Background: Post mortem brain tissue data and animal modeling work indicate cholinergic disruptions in autism.
Moreover, the cholinergic system plays a key role in the early neurodevelopmental processes believed to be
derailed early in life in individuals with the disorder. Yet, there is no data from human infants supporting a
developmentally important role of this neurotransmitter system. Because the pupillary light reflex depends largely
on cholinergic synaptic transmission, we assessed this reflex in a sample of infants at risk for autism as well as
infants at low (average) risk.
Methods: Ten-month-old infants with an older sibling with autism (n = 29, 16 females), and thus a genetic
predisposition to developing the disorder themselves, were presented with white flashes on a computer monitor,
and pupillary responses were captured using eye tracking. A control group matched on age and developmental
level (n = 15, seven females) was also tested.

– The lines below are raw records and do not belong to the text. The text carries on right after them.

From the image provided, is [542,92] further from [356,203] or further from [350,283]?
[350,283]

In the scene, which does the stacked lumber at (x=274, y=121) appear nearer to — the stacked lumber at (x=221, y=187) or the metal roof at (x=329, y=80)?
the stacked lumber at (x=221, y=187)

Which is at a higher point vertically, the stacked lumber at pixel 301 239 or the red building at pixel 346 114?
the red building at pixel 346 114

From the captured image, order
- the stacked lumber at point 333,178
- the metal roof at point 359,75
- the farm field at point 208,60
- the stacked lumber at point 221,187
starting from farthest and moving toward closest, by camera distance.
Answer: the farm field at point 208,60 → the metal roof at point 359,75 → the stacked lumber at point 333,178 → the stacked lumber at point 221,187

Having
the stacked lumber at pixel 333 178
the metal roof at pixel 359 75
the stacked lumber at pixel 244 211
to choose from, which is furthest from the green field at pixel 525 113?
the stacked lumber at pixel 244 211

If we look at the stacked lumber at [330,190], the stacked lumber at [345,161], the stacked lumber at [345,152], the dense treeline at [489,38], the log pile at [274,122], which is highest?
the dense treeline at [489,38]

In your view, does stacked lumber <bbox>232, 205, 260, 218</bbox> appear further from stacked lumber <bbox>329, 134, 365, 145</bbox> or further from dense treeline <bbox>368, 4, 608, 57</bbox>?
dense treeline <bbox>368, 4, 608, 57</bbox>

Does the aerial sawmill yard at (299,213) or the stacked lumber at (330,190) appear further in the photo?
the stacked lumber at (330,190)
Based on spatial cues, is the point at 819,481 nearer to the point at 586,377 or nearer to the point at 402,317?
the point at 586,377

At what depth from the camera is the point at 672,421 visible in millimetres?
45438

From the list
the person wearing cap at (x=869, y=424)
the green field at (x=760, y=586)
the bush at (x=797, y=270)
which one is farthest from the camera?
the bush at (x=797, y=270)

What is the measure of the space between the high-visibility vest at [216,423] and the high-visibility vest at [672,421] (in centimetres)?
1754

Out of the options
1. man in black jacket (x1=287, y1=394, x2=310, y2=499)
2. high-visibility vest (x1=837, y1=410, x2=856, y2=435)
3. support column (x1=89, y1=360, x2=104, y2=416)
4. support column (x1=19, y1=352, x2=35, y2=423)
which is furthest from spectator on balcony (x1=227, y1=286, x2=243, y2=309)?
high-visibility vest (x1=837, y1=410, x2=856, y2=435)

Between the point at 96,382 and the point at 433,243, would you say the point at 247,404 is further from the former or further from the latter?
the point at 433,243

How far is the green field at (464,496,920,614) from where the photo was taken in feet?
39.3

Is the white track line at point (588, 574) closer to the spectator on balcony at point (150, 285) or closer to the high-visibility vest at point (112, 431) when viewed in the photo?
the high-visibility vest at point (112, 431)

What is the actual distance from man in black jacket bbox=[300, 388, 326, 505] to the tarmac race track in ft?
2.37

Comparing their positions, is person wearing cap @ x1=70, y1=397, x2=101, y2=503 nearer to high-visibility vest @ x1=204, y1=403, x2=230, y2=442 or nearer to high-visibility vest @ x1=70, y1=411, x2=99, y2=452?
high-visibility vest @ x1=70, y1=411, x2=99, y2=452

Results: The siblings of children with autism had a faster and stronger pupillary light reflex compared to control
infants. Baseline pupil diameter was equal in the two groups, ruling out tonic autonomic imbalance as an
explanation for these differences.
Conclusions: This study establishes that infant siblings of children with autism have hypersensitive pupillary light
reflexes, a result which supports the view that altered sensory processing in infancy is associated with elevated
autism risk. Moreover, the study indicates that individual differences in autism susceptibility are linked to differences
in the cholinergic system during an early developmental period.